Título: Hiroshima 60 anos depois da bomba
Autor: Angela Perez
Fonte: O Estado de São Paulo, 31/07/2005, Nacional, p. A16

As bombas atômicas lançadas por aviões americanos em Hiroshima e Nagasaki mataram mais de 230 mil pessoas, mas nem todas morreram calcinadas imediatamente após as explosões. Milhares padeceram no decorrer do fatídico ano de 1945. Outras morreram nos anos seguintes com doenças provocadas pela radiação. Os que tiveram a sorte de sobreviver aos únicos ataques já feitos com bombas atômicas contra seres humanos carregam ainda hoje uma ferida aberta. São velhinhos e velhinhas que, em geral, não gostam de falar do dia do bombardeio. Sentem o preconceito de quem acha que todos eles são portadores de doenças decorrentes da radiação. Por anos, sentiram a rejeição da própria sociedade japonesa. Passadas décadas, ainda sofrem com o trauma psicológico. No sábado, 6 de agosto, fará exatos 60 anos da primeira explosão. Para resgatar a história desses sobreviventes, o Estado falou com membros da Associação das Vítimas da Bomba Atômica no Brasil. Hoje, restam 142 dos cerca de 200 sobreviventes que migraram principalmente para São Paulo.

Diz Takashi Morita, fundador da associação que em 1956 veio para o Brasil com os dois filhos e a mulher, Ayako, também sobrevivente da bomba de Hiroshima: "Houve um enorme clarão e fui lançado a uma distância de 10 metros. De repente, tudo escureceu. Era como se estivesse noite e havia uma espécie de chuva escura." Morita era policial militar, tinha 21 anos e estava a 1,3 quilômetro do epicentro da explosão. "O pano grosso da farda impediu que eu tivesse meu corpo todo queimado como os das pessoas que estavam à minha volta. Era verão e a maioria usava roupas com tecidos mais finos", conta.

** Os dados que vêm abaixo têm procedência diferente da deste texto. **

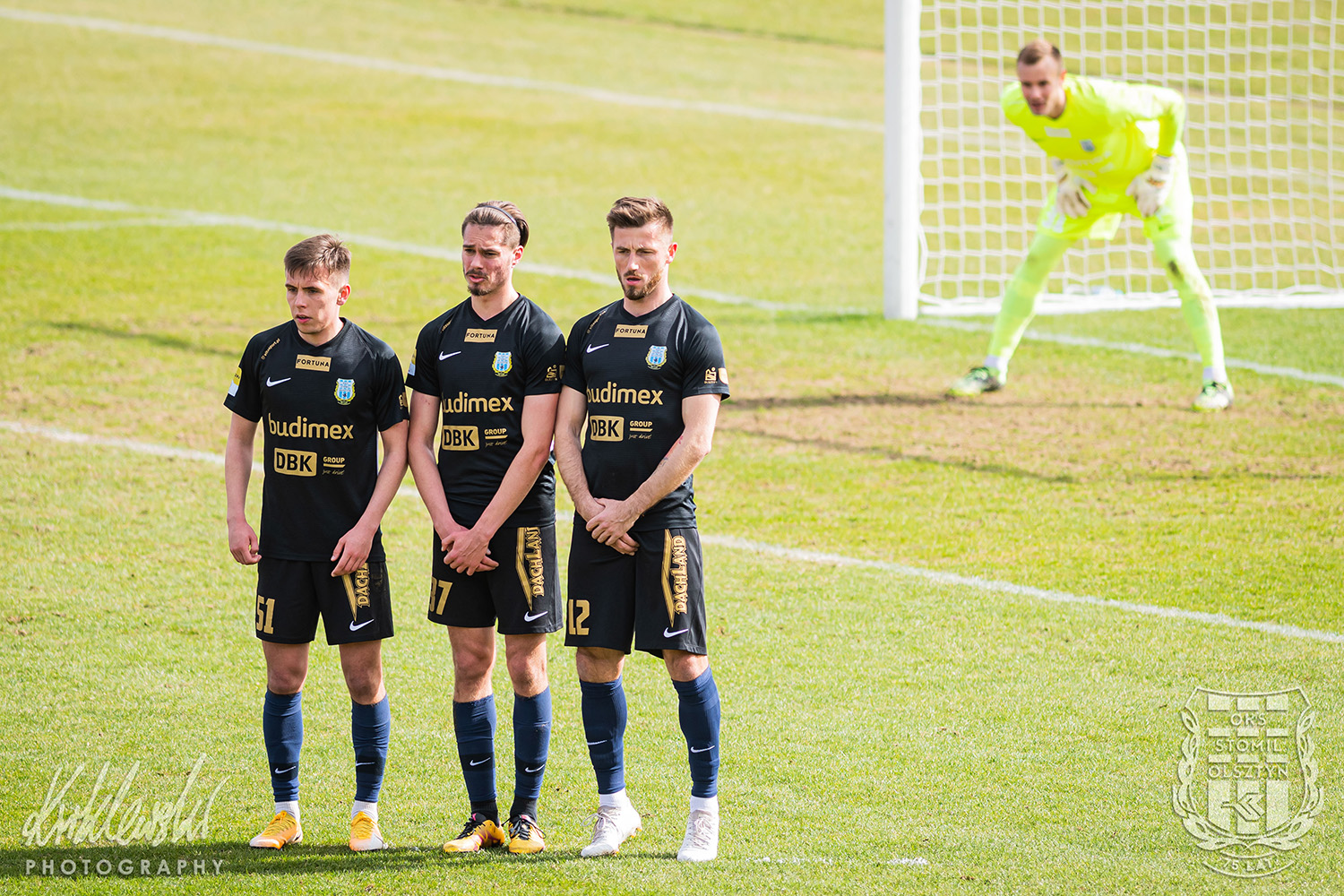 Skrót spotkania z Sandecją
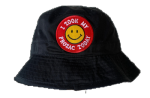 I Took My Prozac Today Funny Bucket Hat with Embroidered Logo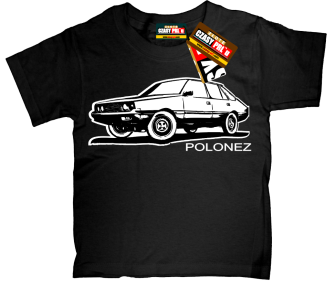 Polonez - koszulka dziecięca  - 4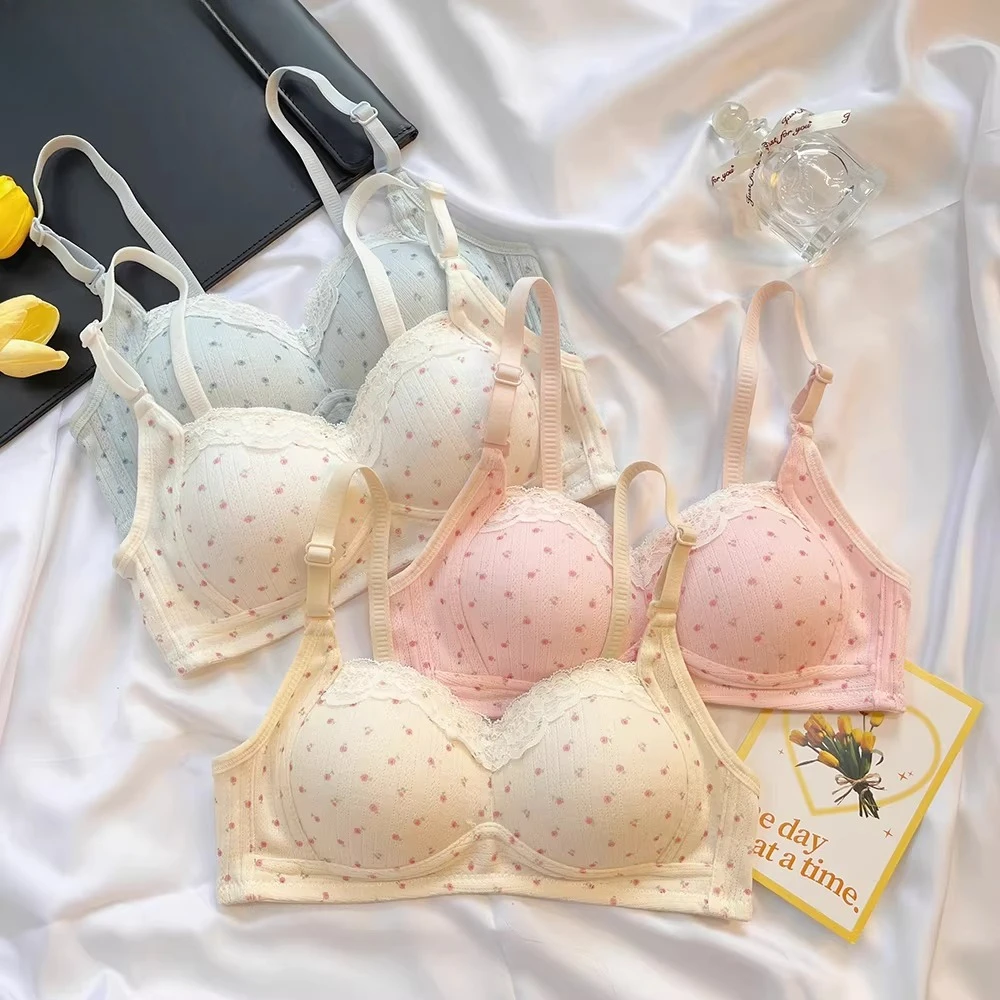 Modest Floral Print…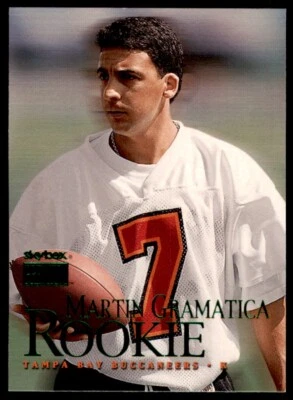 1999 SkyBox Premium Green Martin Gramatica RC Bucs #242 *Noles2148* - Image 1 of 2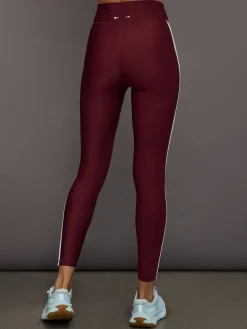 Oxford 25in Midi Pant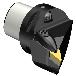 サンドビック（株） T-MaxP カッティングヘッド C5-DVJN Ｔ－ＭａｘＰ　カッティングヘッド　【Ｆ】 C5-DVJNL-35065-16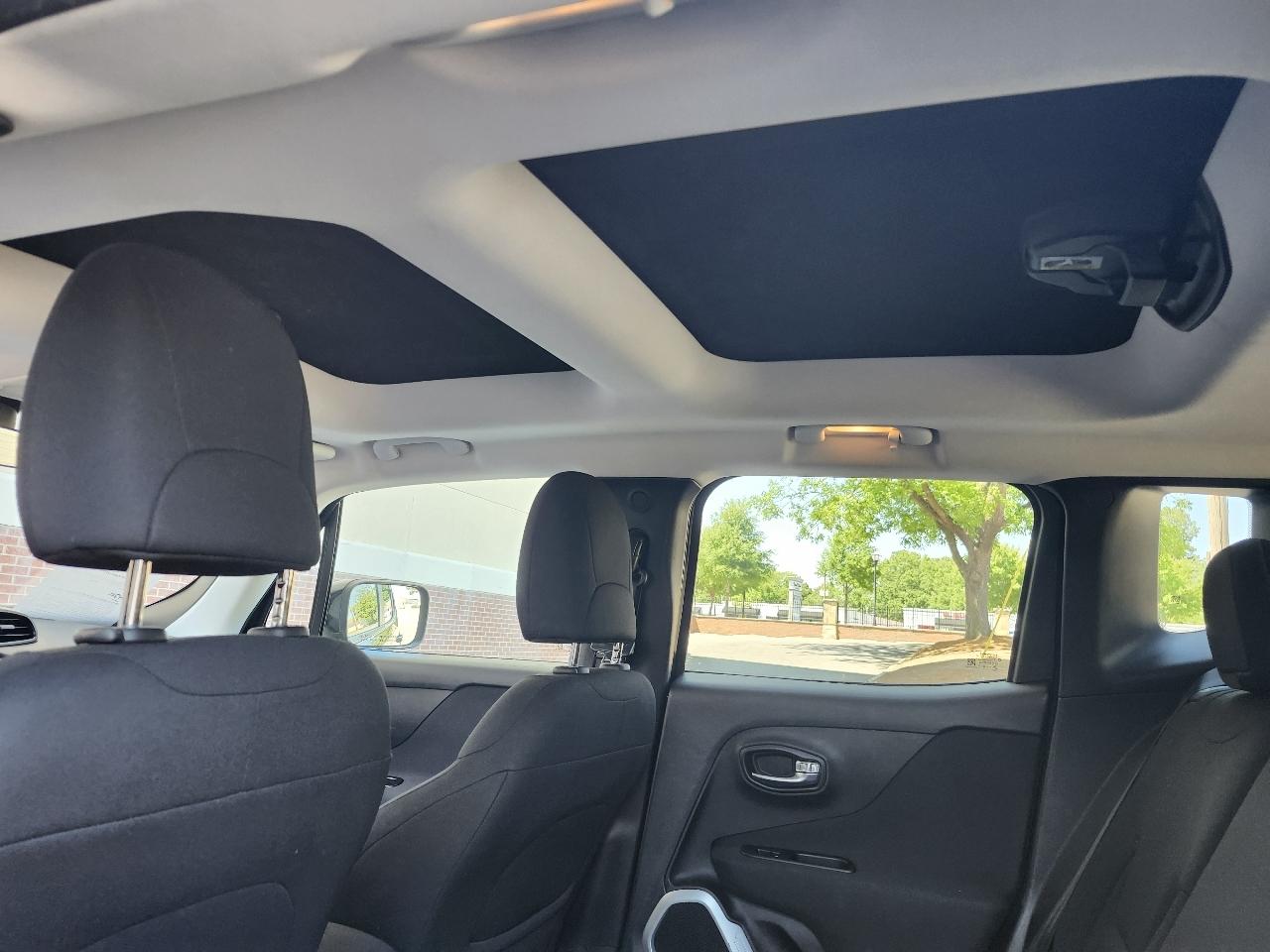 Jeep Renegade Latitude FWD 2018
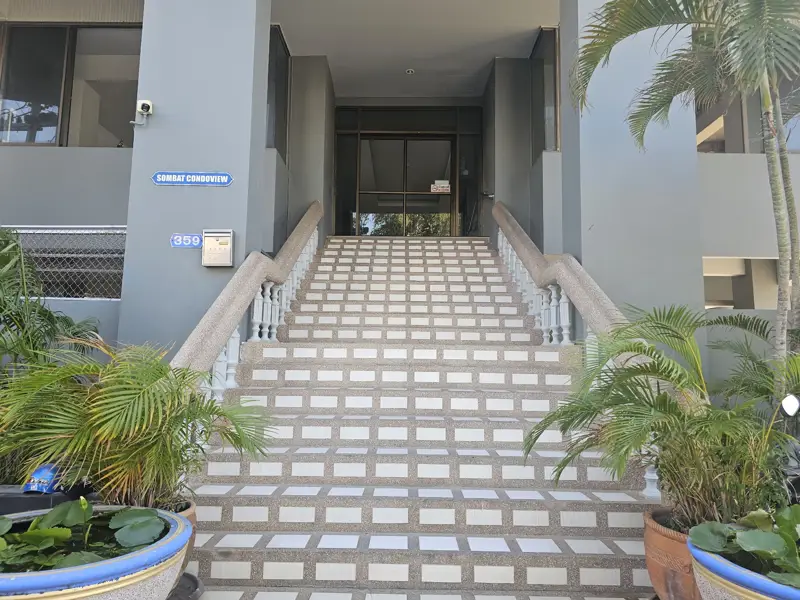 Sombat condo view 2 Bedroom for sale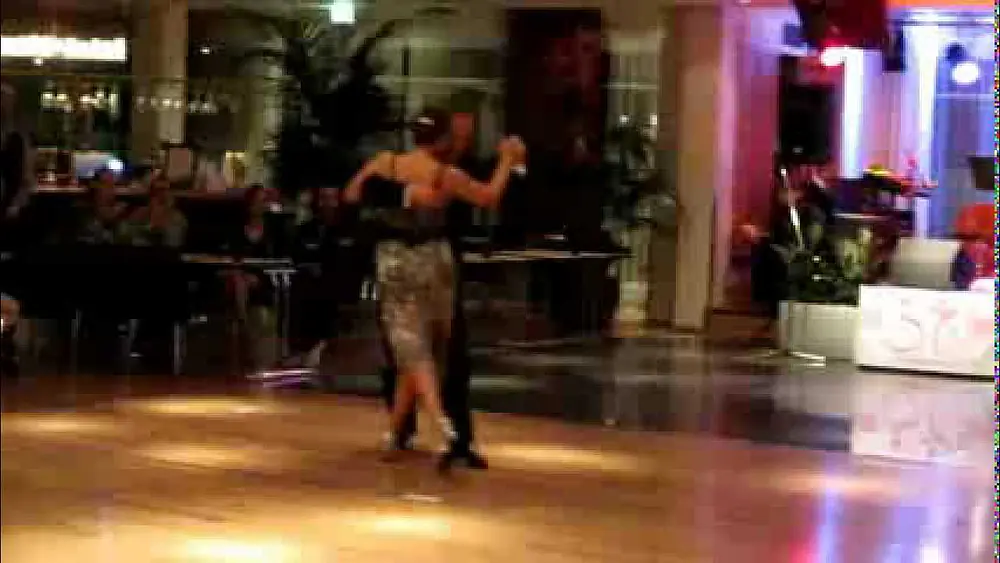 Video thumbnail for Fernando Jorge y Alexandra Baldaque at Oulu Tango Festival 2013 1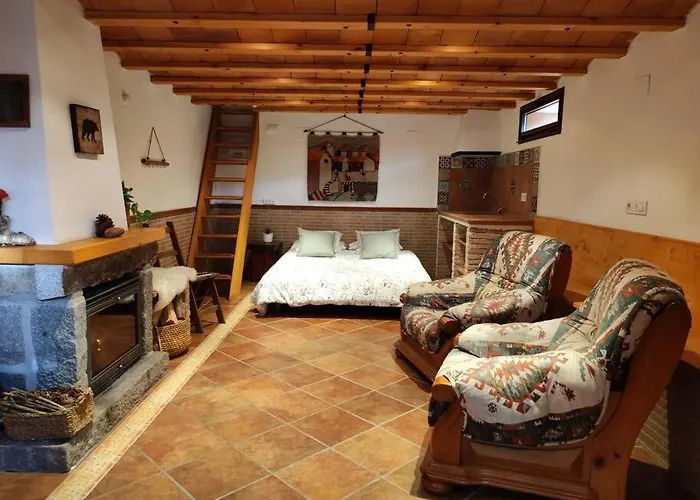 La Finca De Gredos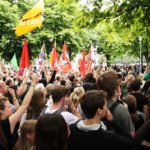 Demo in Köln-Deutz: 20.000 Teilnehmer erwartet - Hier alle Infos zur Demonstration! (Symbolbild) - copyright: pixabay.com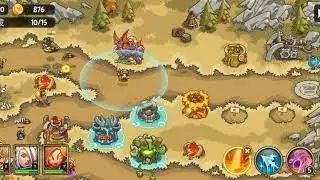 Empire Warriors TD Premium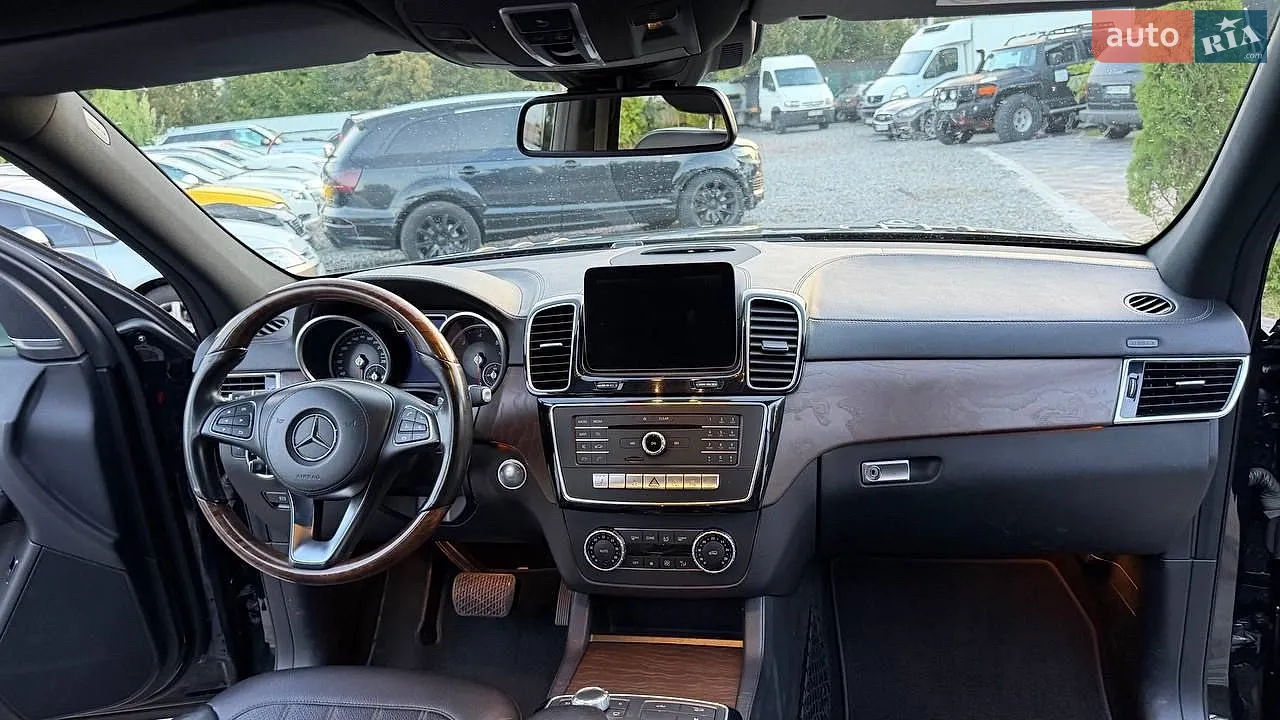 2016 Mercedes-Benz GLS-klasse - мініатюра 28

A explosão o atingiu pelas costas. Ele sofreu ferimentos no pescoço, nuca e atrás das orelhas. Ao levantar a cabeça, se assustou ao ver na penumbra algumas pessoas caminhando em sua direção. "Elas levavam algo nas mãos como se fossem trapos, mas eram suas peles, que estavam dependuradas pelas unhas", lembra, ainda horrorizado com a imagem. Morita seguiu para uma colina e lá viu que Hiroshima tinha se transformado em um mar de fogo. Caminhou por horas presenciando cenas dantescas de corpos calcinados espalhados pelo chão e pessoas que gritavam por socorro. Seu quartel estava em chamas. Em sua memória ficou gravada a imagem de um soldado americano, cujo avião tinha caído em Hiroshima semanas antes, agonizando.

Morita diz que tem as sete vidas de um gato. Havia chegado uma semana antes a Hiroshima. Já escapara de um grande bombardeio em Tóquio, onde estava na academia militar. Quando seguia para Hiroshima, o trem em que estava foi atacado por um avião americano. Pontes foram bombardeadas após a passagem do trem, que acabou não sendo atingido.

Casou-se um ano depois da explosão com Ayako e no ano seguinte teve sua primeira filha. Questionado sobre se não teve medo de ter filhos por causa da radiação, respondeu rindo: "Disseram que por muitos anos não ia nascer nenhuma planta, mas logo o mato começou a crescer e as árvores a brotar, então, achei que não teria problema." Ele lembra que semanas depois, em 17 de setembro de 1945, Hiroshima foi atingida por um tufão, que destruiu os abrigos improvisados e inundou a cidade. As pessoas diziam que Deus não existia, pois, após o massacre causado pela bomba, mandara um tufão. "Hoje acredito que o tufão foi uma bênção de Deus. Acho que mandou a tempestade para levar a radiação embora, diminuir seus efeitos", lembra emocionado.

Desde 1984, ele e a mulher lutam para que os sobreviventes do Brasil recebam os mesmos benefícios dos que moram no Japão. Só os que têm condições de viajar à Ásia - cerca de 50 - recebem uma pequena ajuda do governo. A associação quer tratamento médico pago pelo Japão aqui no Brasil.